Through her work as a sales person specializing in the Lifevest, a wearable defibrillator, for the Zoll Medical Corp., Lisa talked with a nurse about her son's condition. She was told about Dr. Harold M. Burkhart at the Mayo Clinic. He was closing such abnormalities using a minimally invasive technique. Austin might be a candidate.

On May 24, after the Eagles' baseball season had ended, the Adamsons drove to Rochester. The next day Dr. Burkhart operated.

A small incision was made between his ribs for the surgeon's tools. The heart was stopped and his blood diverted through a heart-lung machine.

Austin was in ICU only a few hours. He was at home in three days, instead of the weeks sometimes needed following open-heart which involves splitting the breastbone.


Lisa called her son's rapid recovery "amazing." Full of appreciation, she called the care her son received at Mayo "fantastic."

Austin was directed to do nothing more strenuous than walking to the bathroom the first week. The second week he resumed light activity followed by a third week of taking it easy. Early in July he was cleared to play baseball again.

He played his first Legion game July 7, six weeks post-surgery.

Lisa said Mayo is looking at Austin's fast-track return as a prime example of what's possible with the non-invasive procedure. "They've talked to the Wall Street Journal and USA Today, but if nothing is done they'll at least put his story on the Mayo website," said Lisa.

Austin said that he doesn't tire so easily since the surgery.

Of course, he's looking forward to the tournament.

"This is top of the line competition," he said. "These are the best teams in the state, at least the best right now."

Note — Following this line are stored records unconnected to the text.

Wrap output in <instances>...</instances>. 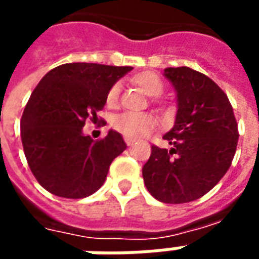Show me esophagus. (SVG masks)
<instances>
[{
	"label": "esophagus",
	"mask_w": 259,
	"mask_h": 259,
	"mask_svg": "<svg viewBox=\"0 0 259 259\" xmlns=\"http://www.w3.org/2000/svg\"><path fill=\"white\" fill-rule=\"evenodd\" d=\"M124 141H126V144L127 145H133V143H135V140L127 139V137H124Z\"/></svg>",
	"instance_id": "esophagus-1"
}]
</instances>
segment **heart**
Segmentation results:
<instances>
[{"instance_id":"obj_1","label":"heart","mask_w":259,"mask_h":259,"mask_svg":"<svg viewBox=\"0 0 259 259\" xmlns=\"http://www.w3.org/2000/svg\"><path fill=\"white\" fill-rule=\"evenodd\" d=\"M133 82L149 97H159L163 93V82L154 72H140L133 76ZM119 85L115 83L105 95V103L108 107H115L119 99ZM112 127L124 137L132 140L143 139L154 132L156 127V118L152 114H135L122 112L112 119Z\"/></svg>"}]
</instances>
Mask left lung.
I'll return each mask as SVG.
<instances>
[{
  "mask_svg": "<svg viewBox=\"0 0 259 259\" xmlns=\"http://www.w3.org/2000/svg\"><path fill=\"white\" fill-rule=\"evenodd\" d=\"M163 75L177 95L176 122L163 136L171 148L152 145L143 178L159 202L180 204L202 198L225 176L239 132L228 96L207 75L189 67H168Z\"/></svg>",
  "mask_w": 259,
  "mask_h": 259,
  "instance_id": "8db88e82",
  "label": "left lung"
}]
</instances>
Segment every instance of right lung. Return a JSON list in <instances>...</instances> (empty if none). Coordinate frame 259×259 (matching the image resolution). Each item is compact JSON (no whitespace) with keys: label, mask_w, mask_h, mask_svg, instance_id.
<instances>
[{"label":"right lung","mask_w":259,"mask_h":259,"mask_svg":"<svg viewBox=\"0 0 259 259\" xmlns=\"http://www.w3.org/2000/svg\"><path fill=\"white\" fill-rule=\"evenodd\" d=\"M96 63H67L48 72L31 93L20 133L34 177L48 192L67 199L91 196L104 184L110 164L126 149L122 136H85L88 118L97 119L111 86L132 71Z\"/></svg>","instance_id":"right-lung-1"}]
</instances>
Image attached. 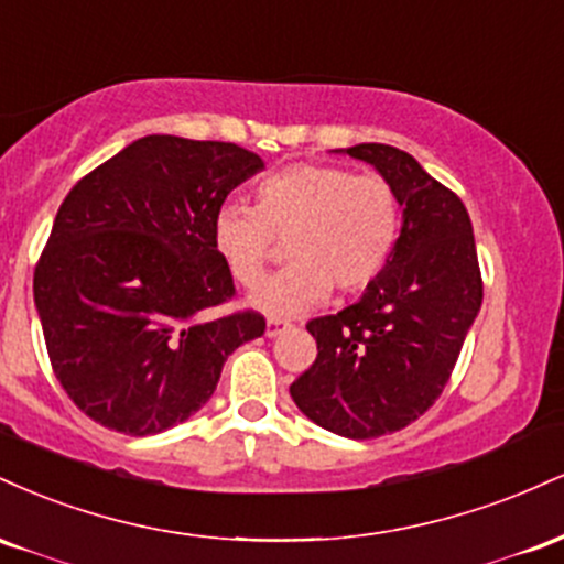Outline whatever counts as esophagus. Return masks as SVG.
<instances>
[{
	"instance_id": "1",
	"label": "esophagus",
	"mask_w": 564,
	"mask_h": 564,
	"mask_svg": "<svg viewBox=\"0 0 564 564\" xmlns=\"http://www.w3.org/2000/svg\"><path fill=\"white\" fill-rule=\"evenodd\" d=\"M289 326H291L289 321H283V318H270V321H268V328H264V332H268V336H278V334L286 332Z\"/></svg>"
}]
</instances>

Willmar won the District 7 Tournament by going 4-0 in the loser's bracket. Four different pitchers threw a nine-inning complete game and a fifth went eight innings. Hitting has seldom been the problem; more often it's been defense.


"We definitely want to give Osseo a run for the money and the other teams, too," said Austin.

After what he's been through, he appreciates more than ever the chance to play the game.

"When one doctor told me my baseball days were probably over, that scared the pants off me. I'm definitely not taking anything for granted. I hate to lose, but I'm going to enjoy every moment, win or lose."

Run the Bighorns

Twenty-six 7-12 graders were in Wyoming last week preparing for the Cardinals upcoming cross country season. Head coach Jerry Popp led the trek to the Bighorn Mountains.

The troupe stayed in Buffalo and then ran on the mountain roads during the day. Teams from Sartell and Dickinson, N.D., joined them.

On the final day the Cardinals ran 11 miles at 9,000 feet elevation. Total miles for the stay were 70 for the boys and 60 for the girls.

This was the 20th year the former coach at Bowman, N.D., has taken a group of runners to the Bighorns, the past seven years at Willmar.